Поэтому все ритуалы и атрибуты Пасхи, возникающие в этот день в жизни Торчакова, снова и снова возвращают его к мыслям об освященном хлебе, в котором он отказал больному казаку. Все встречающиеся в тексте многочисленные элементы, отсылающие к Пасхе, такие, как приветствие 'Христос воскресе', 'крашеные яйца', 'Христово воскресение', 'христосование', 'велик день', 'Бог', 'ангел' и 'святой', образуют один общий ассоциативный комплекс. Обильное использование в тексте деталей, отсылающих к пасхальному комплексу, является вполне достаточным свидетелем его нарочитости. Тем самым налицо первый критерий, необходимый для идентификации мотива.

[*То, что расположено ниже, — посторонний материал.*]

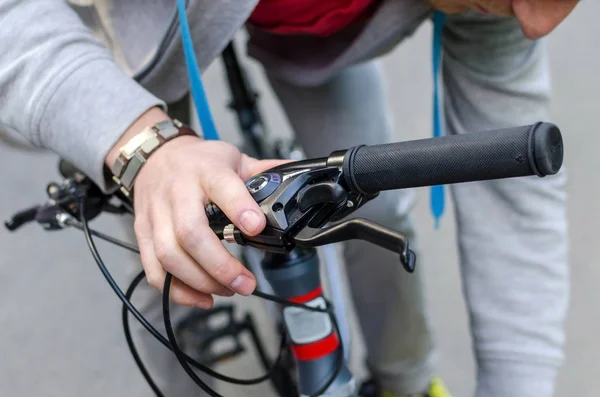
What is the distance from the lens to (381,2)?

Хотя присутствие христианских деталей оправдано, поскольку они естественны и необходимы в контексте большого православного праздника, само их включение в текст не является обязательным. В рассказе есть другой обязательный хронотоп. Это — случайная встреча на дороге10. К нему Пасха добавляется как дополнительное измерение. Таким образом, Пасха, а вместе с ней и освященный хлеб необязательны, их можно было не включать в рассказ, заменив обычным солнечным весенним днем и обычным хлебом. Они отвечают и второму условию, выделяемому У. Фридманом.

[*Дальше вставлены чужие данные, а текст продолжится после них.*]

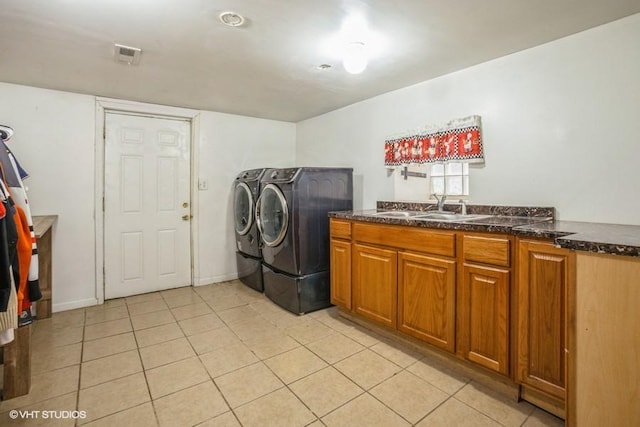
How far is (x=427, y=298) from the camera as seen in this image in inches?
80.0

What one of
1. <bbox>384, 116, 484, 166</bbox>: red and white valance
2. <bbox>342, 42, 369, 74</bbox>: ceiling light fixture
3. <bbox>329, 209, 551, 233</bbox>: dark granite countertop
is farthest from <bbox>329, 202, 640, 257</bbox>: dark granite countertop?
<bbox>342, 42, 369, 74</bbox>: ceiling light fixture

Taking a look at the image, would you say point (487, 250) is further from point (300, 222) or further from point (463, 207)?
point (300, 222)

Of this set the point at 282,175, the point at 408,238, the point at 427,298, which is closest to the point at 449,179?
the point at 408,238

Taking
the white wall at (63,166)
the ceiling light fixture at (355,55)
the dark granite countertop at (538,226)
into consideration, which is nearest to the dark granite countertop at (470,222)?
the dark granite countertop at (538,226)

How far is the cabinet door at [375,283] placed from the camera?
226 cm

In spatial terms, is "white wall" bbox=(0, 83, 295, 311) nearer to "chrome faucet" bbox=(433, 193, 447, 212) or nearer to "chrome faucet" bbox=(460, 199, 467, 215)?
"chrome faucet" bbox=(433, 193, 447, 212)

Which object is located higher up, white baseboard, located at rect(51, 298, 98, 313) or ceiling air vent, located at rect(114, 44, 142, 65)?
ceiling air vent, located at rect(114, 44, 142, 65)

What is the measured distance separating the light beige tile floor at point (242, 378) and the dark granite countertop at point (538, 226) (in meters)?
0.91

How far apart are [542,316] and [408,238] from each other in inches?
32.9

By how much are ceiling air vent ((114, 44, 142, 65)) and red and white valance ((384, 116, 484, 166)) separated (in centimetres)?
212

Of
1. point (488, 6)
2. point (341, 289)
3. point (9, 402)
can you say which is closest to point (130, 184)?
point (9, 402)

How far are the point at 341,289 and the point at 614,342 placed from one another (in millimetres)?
1824

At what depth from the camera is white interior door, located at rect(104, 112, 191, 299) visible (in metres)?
3.31

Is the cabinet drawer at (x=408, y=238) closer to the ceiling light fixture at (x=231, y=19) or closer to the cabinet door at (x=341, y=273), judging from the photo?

Поведение героев рассказа сопоставляется с той нравственной моделью поведения, которую предписывает православная традиция пасхального праздника. Об этом С. В. Булгаков пишет так:
9 Там же. (Курсив мой — М. Р.-И.)
10 Здесь опираюсь на работу Бахтина "Формы времени и хронологии в романе": Бахтин М. Вопросы литературы и эстетики: Исследования разных лет. М., 1975. С. 234, 247—249.
488
"Вспоминая о великих благодеяниях, оказанных роду человеческому воскресением Иисуса Христа, древние христиане в великий праздник Пасхи простирали наиболее руки помощи и благотворения меньшей братии Христовой, как-то: должникам, сирым нищим и убогим. Свидетельством древней христианской благотворительности во дни Святой Пасхи доселе осталось раздавание освященных брашен, обычных продуктов пищи и денежных пособий бедным, дабы тем сделать и их в этот светлый праздник участниками радости, которая всегда есть плод милостей и благодеяний"11.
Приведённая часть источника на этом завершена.